Schisandrol A from Schisandra chinensis reverses P-glycoprotein-mediated multidrug resistance by affecting Pgp-substrate complexes.

Recent studies have shown that dibenzocyclooctadiene lignans may reverse P-glycoprotein-mediated multidrug resistance (Pgp-MDR) in cancer cells; however, the mechanism of action remains unknown. Through screening of herbs, we found that schisandrol A (SCH) isolated from Fructus Schisandrae (the dried fruit of Schisandra chinensis (Turcz.) Baill.) sensitized Pgp-MDR HepG2-DR cells by interfering with the function of Pgp-substrate complexes.
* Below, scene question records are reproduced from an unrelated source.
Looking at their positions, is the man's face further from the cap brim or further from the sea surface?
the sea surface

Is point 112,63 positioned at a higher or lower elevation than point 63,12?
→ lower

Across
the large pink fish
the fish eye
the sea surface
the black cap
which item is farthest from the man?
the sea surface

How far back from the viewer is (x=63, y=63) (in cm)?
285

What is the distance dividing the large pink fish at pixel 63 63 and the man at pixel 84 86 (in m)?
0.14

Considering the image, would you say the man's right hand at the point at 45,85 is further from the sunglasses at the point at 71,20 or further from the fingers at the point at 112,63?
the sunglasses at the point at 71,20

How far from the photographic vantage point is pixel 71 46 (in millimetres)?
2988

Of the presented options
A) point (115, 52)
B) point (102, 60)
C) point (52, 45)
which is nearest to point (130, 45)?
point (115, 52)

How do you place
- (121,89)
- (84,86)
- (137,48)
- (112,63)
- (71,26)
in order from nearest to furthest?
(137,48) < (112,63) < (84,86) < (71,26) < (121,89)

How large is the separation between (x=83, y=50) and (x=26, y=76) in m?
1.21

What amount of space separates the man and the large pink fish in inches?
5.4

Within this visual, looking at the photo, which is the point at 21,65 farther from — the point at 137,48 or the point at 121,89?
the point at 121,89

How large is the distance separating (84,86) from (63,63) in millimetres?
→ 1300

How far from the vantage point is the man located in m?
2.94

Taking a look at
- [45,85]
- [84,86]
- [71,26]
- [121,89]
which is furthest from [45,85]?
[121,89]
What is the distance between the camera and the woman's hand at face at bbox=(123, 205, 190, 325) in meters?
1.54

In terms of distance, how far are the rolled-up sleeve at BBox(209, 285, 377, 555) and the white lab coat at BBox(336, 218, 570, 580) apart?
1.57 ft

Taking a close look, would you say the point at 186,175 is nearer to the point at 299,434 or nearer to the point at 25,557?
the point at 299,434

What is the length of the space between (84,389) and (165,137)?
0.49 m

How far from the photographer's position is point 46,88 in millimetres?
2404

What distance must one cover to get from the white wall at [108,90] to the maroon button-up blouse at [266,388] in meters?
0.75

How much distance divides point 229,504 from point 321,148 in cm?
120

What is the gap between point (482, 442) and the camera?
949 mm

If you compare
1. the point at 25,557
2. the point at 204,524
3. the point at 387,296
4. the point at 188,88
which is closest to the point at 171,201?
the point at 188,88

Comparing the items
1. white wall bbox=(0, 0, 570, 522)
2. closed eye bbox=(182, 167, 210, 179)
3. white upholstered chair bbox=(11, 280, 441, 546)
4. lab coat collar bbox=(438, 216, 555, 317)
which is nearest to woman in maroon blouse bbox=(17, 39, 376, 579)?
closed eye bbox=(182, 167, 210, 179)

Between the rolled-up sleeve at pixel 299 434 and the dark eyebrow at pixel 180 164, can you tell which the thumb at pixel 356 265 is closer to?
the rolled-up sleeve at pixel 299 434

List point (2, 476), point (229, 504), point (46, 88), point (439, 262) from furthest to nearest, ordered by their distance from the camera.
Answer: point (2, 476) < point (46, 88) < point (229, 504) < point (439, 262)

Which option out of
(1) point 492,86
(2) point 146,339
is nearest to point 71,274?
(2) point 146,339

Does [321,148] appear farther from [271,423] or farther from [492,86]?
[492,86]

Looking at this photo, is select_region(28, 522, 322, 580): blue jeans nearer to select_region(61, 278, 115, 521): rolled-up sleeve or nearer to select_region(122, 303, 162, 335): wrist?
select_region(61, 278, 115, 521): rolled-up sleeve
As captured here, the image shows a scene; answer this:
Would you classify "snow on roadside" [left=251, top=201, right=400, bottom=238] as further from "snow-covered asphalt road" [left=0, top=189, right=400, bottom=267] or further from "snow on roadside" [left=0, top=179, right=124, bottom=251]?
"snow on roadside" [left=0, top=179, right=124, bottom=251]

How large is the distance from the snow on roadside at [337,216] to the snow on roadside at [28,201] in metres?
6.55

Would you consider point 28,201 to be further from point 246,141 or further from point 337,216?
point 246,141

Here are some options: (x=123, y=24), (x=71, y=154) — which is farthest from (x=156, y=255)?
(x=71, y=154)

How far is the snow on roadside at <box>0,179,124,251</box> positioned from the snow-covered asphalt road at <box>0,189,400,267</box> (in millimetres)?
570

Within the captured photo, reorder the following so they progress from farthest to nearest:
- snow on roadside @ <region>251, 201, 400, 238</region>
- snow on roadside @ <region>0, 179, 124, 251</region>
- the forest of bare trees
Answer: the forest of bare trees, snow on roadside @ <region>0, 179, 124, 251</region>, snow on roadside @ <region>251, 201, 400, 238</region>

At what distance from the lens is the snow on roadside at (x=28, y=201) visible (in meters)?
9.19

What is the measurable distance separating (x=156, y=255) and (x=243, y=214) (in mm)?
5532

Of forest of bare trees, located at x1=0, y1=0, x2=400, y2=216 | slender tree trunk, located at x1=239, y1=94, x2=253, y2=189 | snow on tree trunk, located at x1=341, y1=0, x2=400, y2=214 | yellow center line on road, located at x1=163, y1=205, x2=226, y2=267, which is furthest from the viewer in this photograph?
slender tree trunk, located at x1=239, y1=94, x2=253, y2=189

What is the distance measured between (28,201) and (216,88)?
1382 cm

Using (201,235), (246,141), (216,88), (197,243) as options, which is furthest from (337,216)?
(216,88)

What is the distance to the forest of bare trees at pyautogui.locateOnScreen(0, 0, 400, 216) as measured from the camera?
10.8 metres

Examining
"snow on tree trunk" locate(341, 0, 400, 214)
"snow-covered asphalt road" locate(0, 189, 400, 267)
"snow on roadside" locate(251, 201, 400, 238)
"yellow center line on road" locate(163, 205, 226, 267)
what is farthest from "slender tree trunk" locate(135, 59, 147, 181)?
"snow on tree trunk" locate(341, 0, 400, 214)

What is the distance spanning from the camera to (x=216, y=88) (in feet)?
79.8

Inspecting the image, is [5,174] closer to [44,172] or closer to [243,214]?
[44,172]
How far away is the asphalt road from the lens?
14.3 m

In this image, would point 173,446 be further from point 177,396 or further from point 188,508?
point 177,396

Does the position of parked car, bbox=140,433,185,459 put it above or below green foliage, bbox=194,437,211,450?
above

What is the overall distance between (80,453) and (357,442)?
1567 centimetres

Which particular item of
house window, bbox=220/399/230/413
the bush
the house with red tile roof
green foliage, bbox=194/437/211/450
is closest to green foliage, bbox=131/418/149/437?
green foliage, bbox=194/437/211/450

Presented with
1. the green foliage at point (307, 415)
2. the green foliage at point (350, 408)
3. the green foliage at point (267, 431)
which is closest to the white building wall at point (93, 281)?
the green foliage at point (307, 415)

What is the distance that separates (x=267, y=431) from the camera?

In Pgp-MDR cells, SCH enhanced the cytotoxicity of cancer drugs that are Pgp substrates and restored vinblastine-induced G2/M arrest without lowering Pgp expression. SCH increased cellular retention of Pgp substrates such as rhodamine 123. In Pgp-overexpressing membrane preparations, SCH stimulated basal Pgp-ATPase thus showing some substrate-like function. However, SCH was not a competitive inhibitor for verapamil or progesterone and decreased their Km. In the presence of substrates, SCH decreased the reactivity between Pgp and the monoclonal antibody UIC-2 which is normally increased with active substrate-Pgp complexes. The labeling of active Pgp transport sites by [125I]-iodoarylazidoprazosin was partially blocked by SCH. SCH did not affect the activity of the mutant Pgp F983A suggesting that SCH acted differently than the thioxanthene type of Pgp allosteric inhibitors. Our results suggest that SCH acts by affecting the normal formation and functioning of the Pgp-substrate complexes.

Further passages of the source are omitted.